Bees, of course, produce that buzzing sound as their wings beat against the air. Galen and her team set up microphones in clover patches, which have a tasty flower for native bumblebees, in central Colorado. They wanted to listen in to the buzzing bumblebees make when they are flying from flower to flower.
“We were very aware of the flight buzzes and so we thought if we can hear them, we can record them,” Galen says. “And if we can record them, we can count them.”
Galen and her team recorded fields of clover for a week, then took the audio files and fed them through a computer. With a bit of number crunching, the team was able to determine the number of distinct bee’s buzzes.
Galen and her team were able to break down the buzzes to identify unique frequencies of individual insects. The buzzes could tell the researchers how large a bee is and even how long its tongue is. After that, it became a simple matter of counting.
Then, the more vexing question: Were the bees actually pollinating or just passing by?
“That's what a farmer would want to know if they weren’t working on alpine clover, but they were working on apples or blueberries,” Galen says. “How does my yield relate to this simple measurement of buzz density or activity?”
In the fall, she returned to Colorado to count the seeds in the clover plants to see how successful the bees were in pollination.

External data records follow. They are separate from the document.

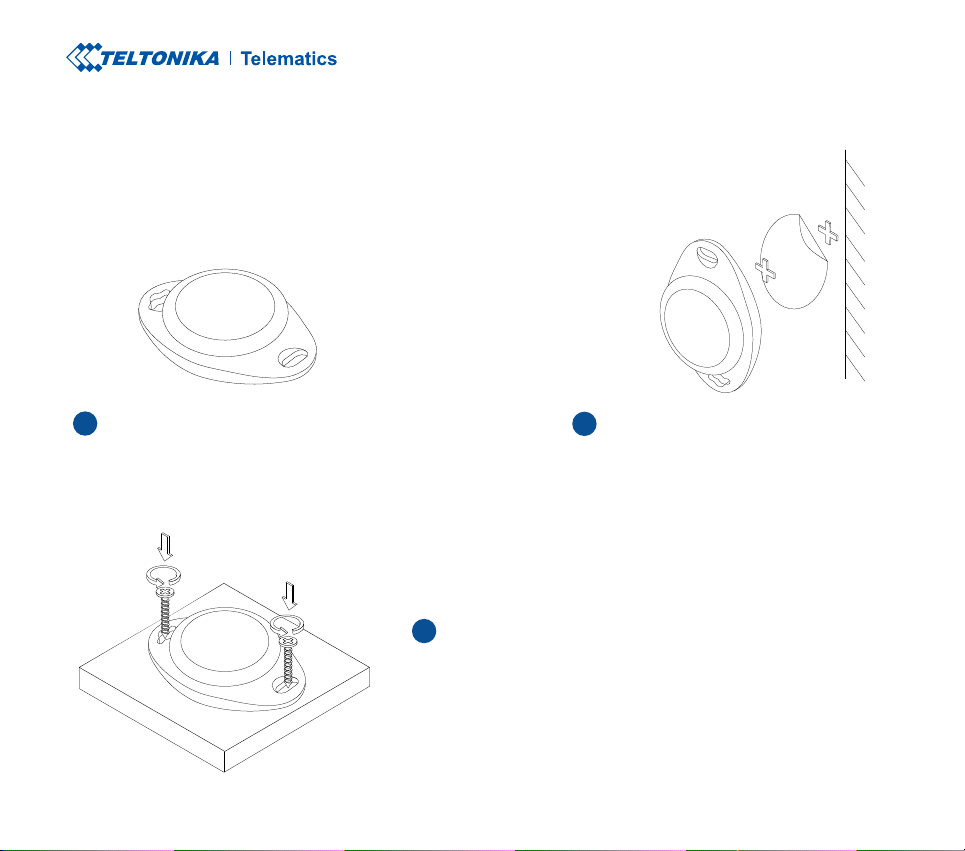 TELTONIKA | Telematics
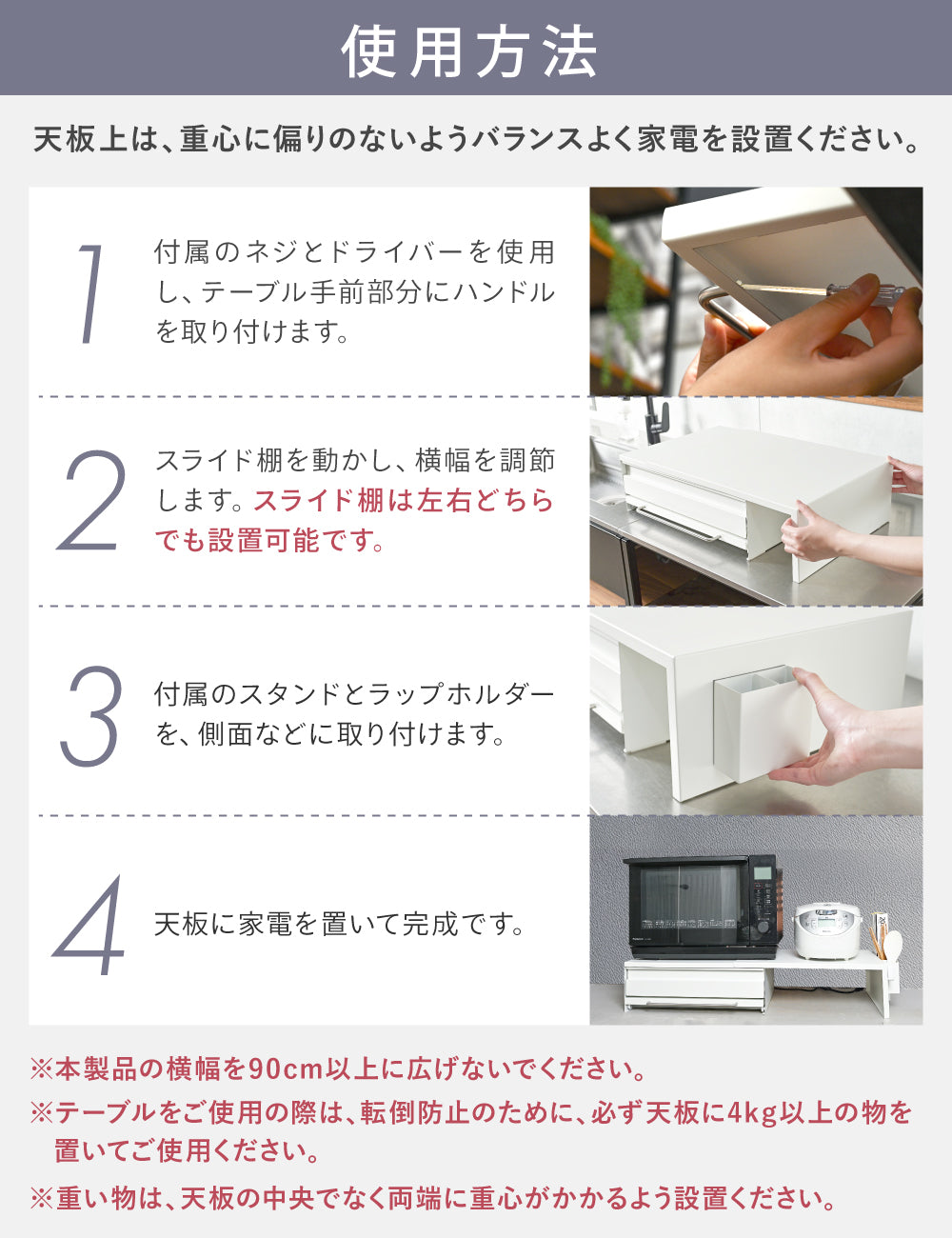 使用方法

天板上は、重心に偏りのないようバランスよく家電を設置ください。

1
付属のネジとドライバーを使用し、テーブル手前部分にハンドルを取り付けます。

2
スライド棚を動かし、横幅を調節します。スライド棚は左右どちらでも設置可能です。

3
付属のスタンドとラップホルダーを、側面などに取り付けます。

4
天板に家電を置いて完成です。

※本製品の横幅を90cm以上に広げないでください。
※テーブルをご使用の際は、転倒防止のために、必ず天板に4kg以上の物を置いてご使用ください。
※重い物は、天板の中央でなく両端に重心がかかるよう設置ください。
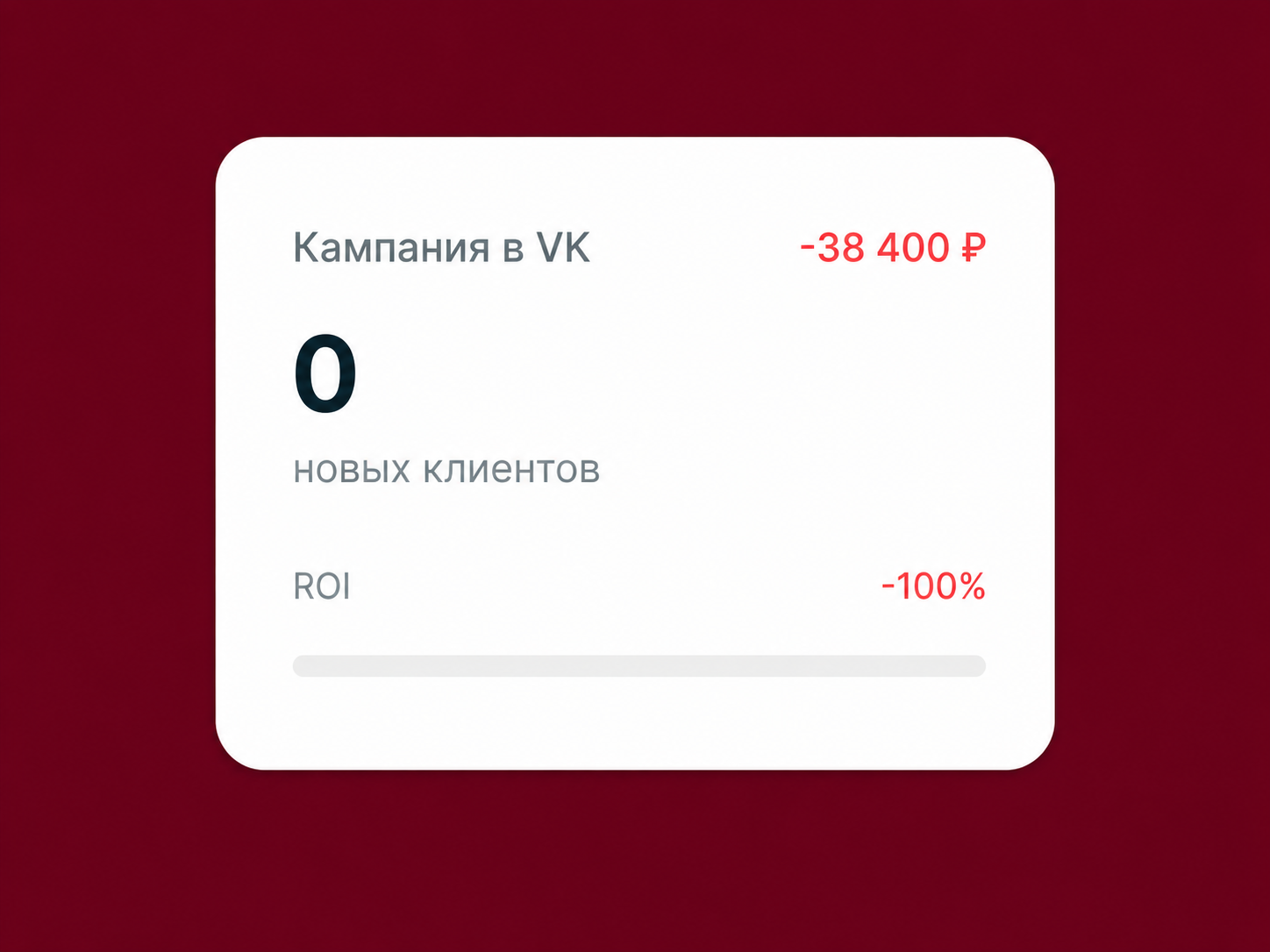 Кампания в VK -38 400 ₽

0

новых клиентов

ROI -100%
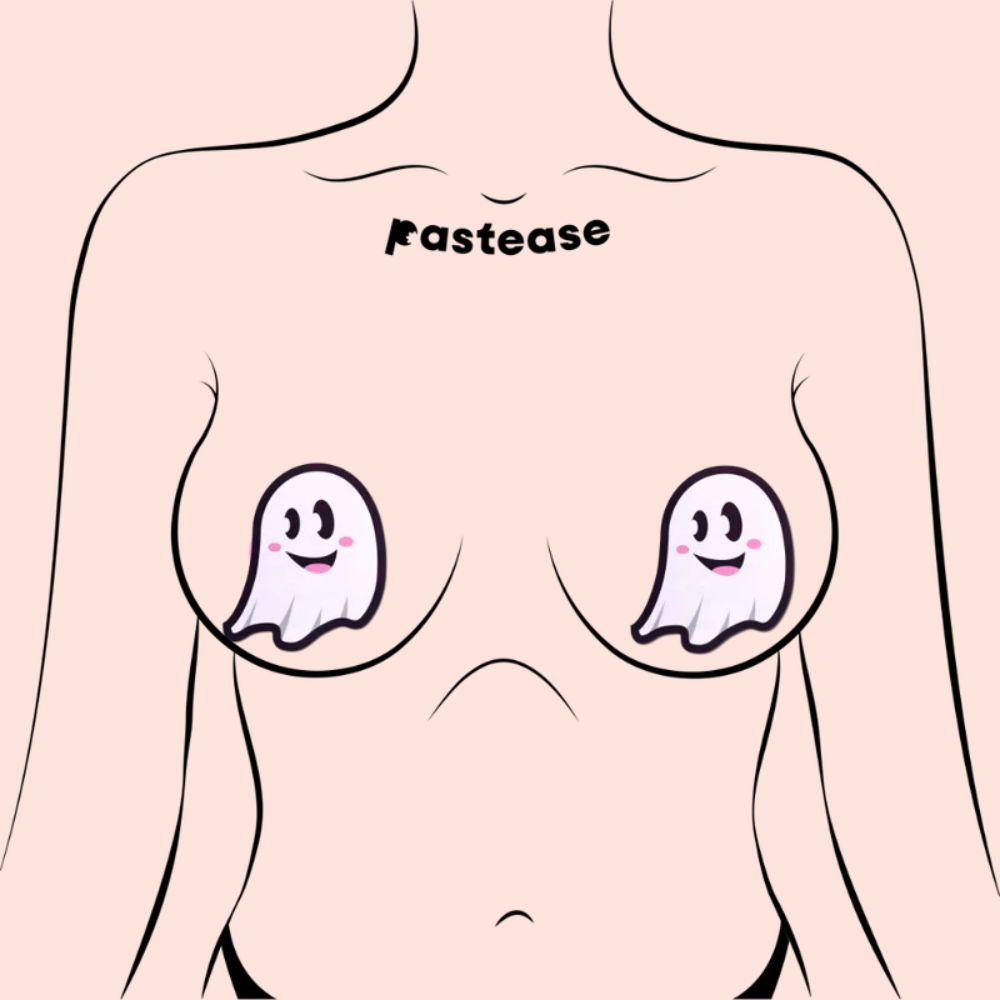 Pastease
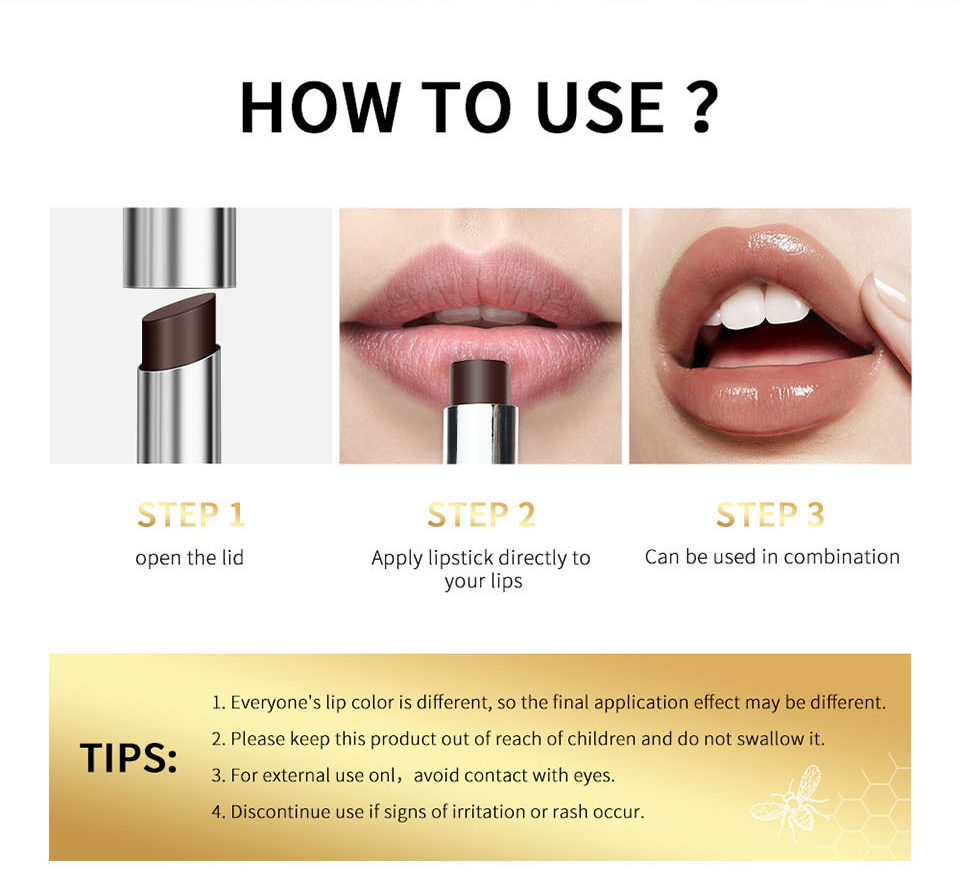 HOW TO USE ?

STEP 1
open the lid

STEP 2
Apply lipstick directly to your lips

STEP 3
Can be used in combination

TIPS:
1. Everyone's lip color is different, so the final application effect may be different.
2. Please keep this product out of reach of children and do not swallow it.
3. For external use onl，avoid contact with eyes.
4. Discontinue use if signs of irritation or rash occur.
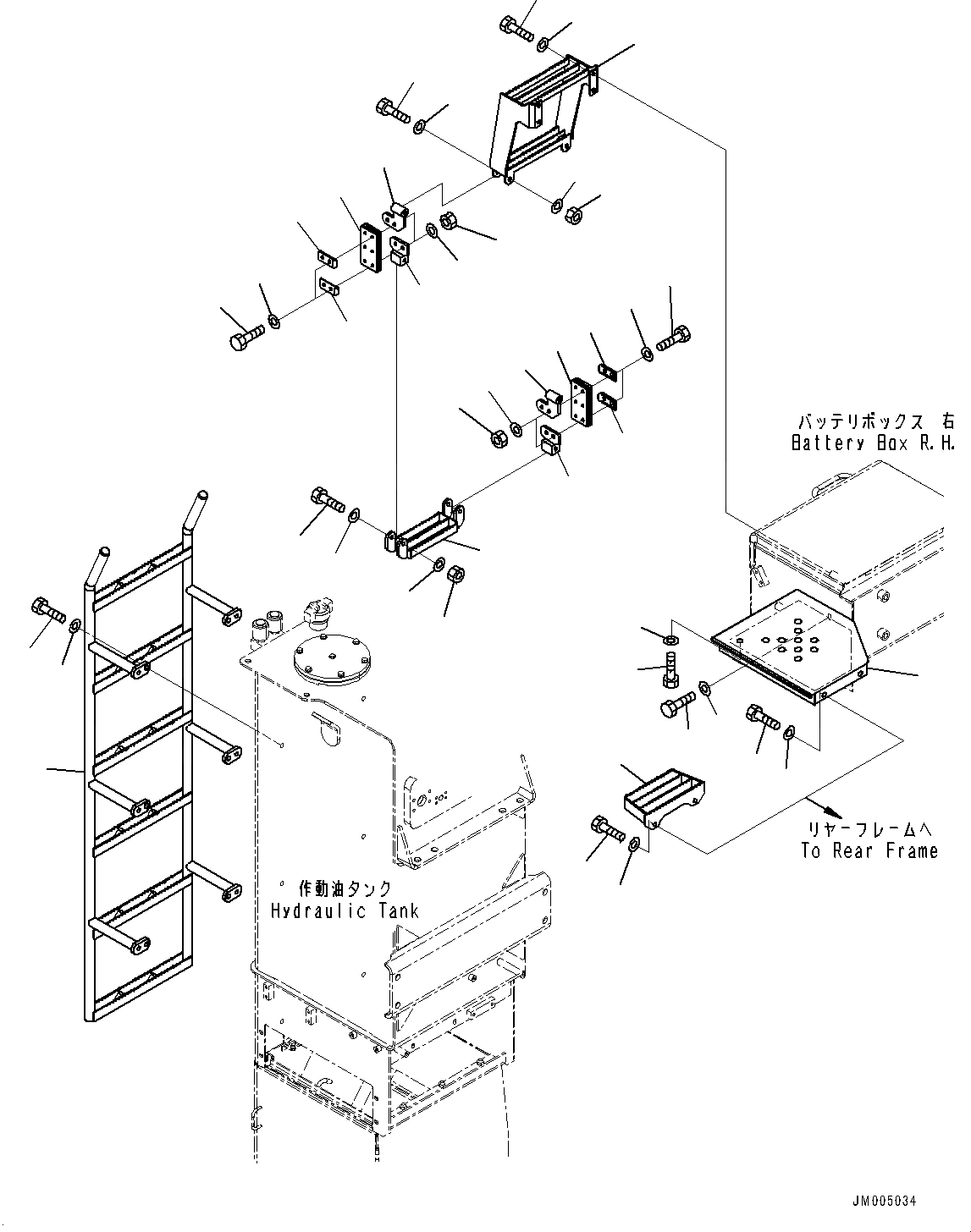 バッテリボックス 右
Battery Box R.H.

リヤーフレームへ
To Rear Frame

作動油タンク
Hydraulic Tank

JM005034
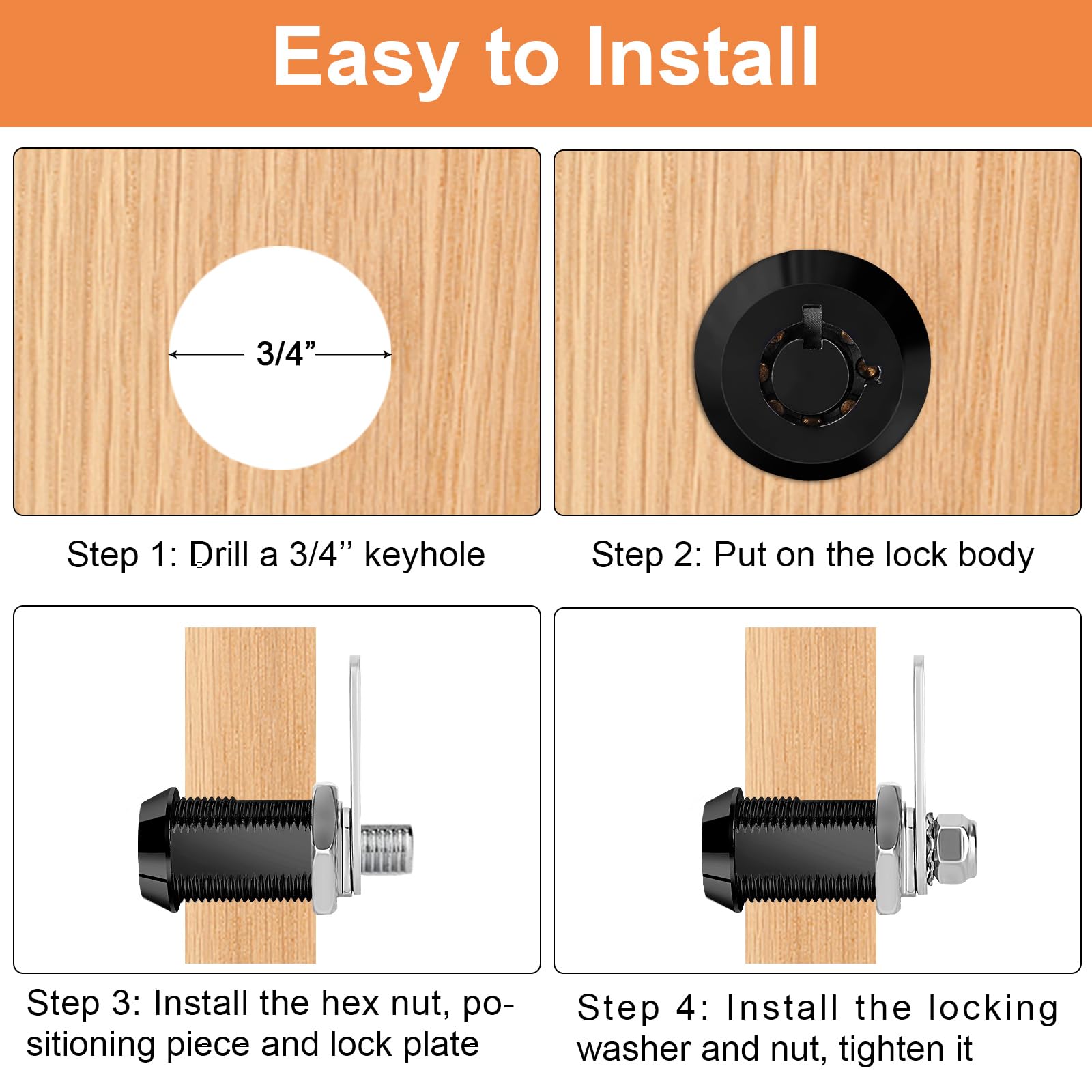 Easy to Install

3/4”

Step 1: Drill a 3/4’’ keyhole

Step 2: Put on the lock body

Step 3: Install the hex nut, positioning piece and lock plate

Step 4: Install the locking washer and nut, tighten it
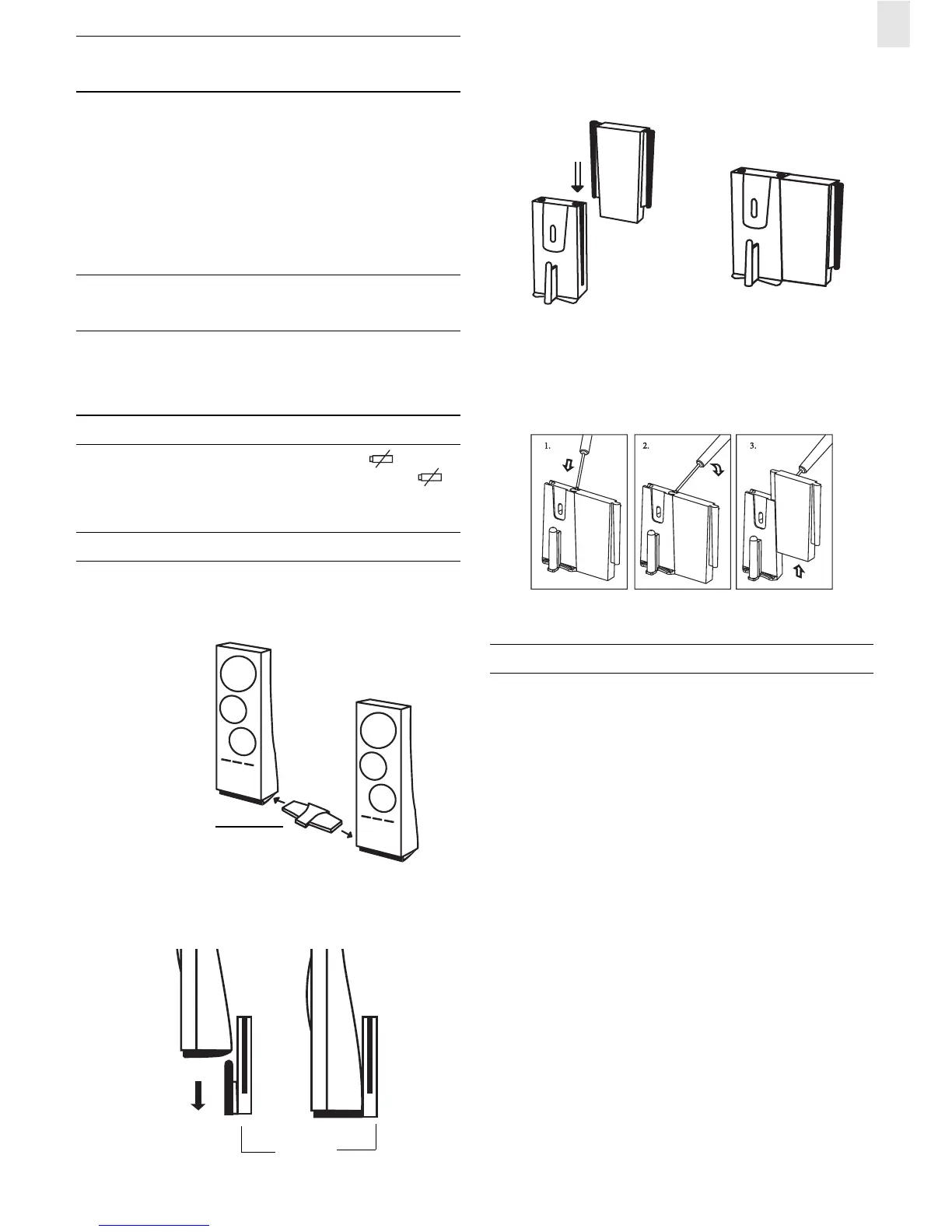 1.

2.

3.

Turns out, pretty good. She says the patches of clovers where her team counted more buzzes during the spring had more seeds in the fall. And those with fewer buzzes had fewer seeds.
While not a conclusive formula, it is good news for, say, a tomato farmer who has opened up her greenhouses to bees for pollination.
“If we have microphones there, we can tell her how she’s done and whether that’s how much time she needs to leave them open in order to get that great pollination service,” Galen says.
That is valuable information for farmers who are already strapped for resources, Galen says. Especially in light of a declining pollinator population. In fact, she is working on an app to help farmers start counting their own buzzes.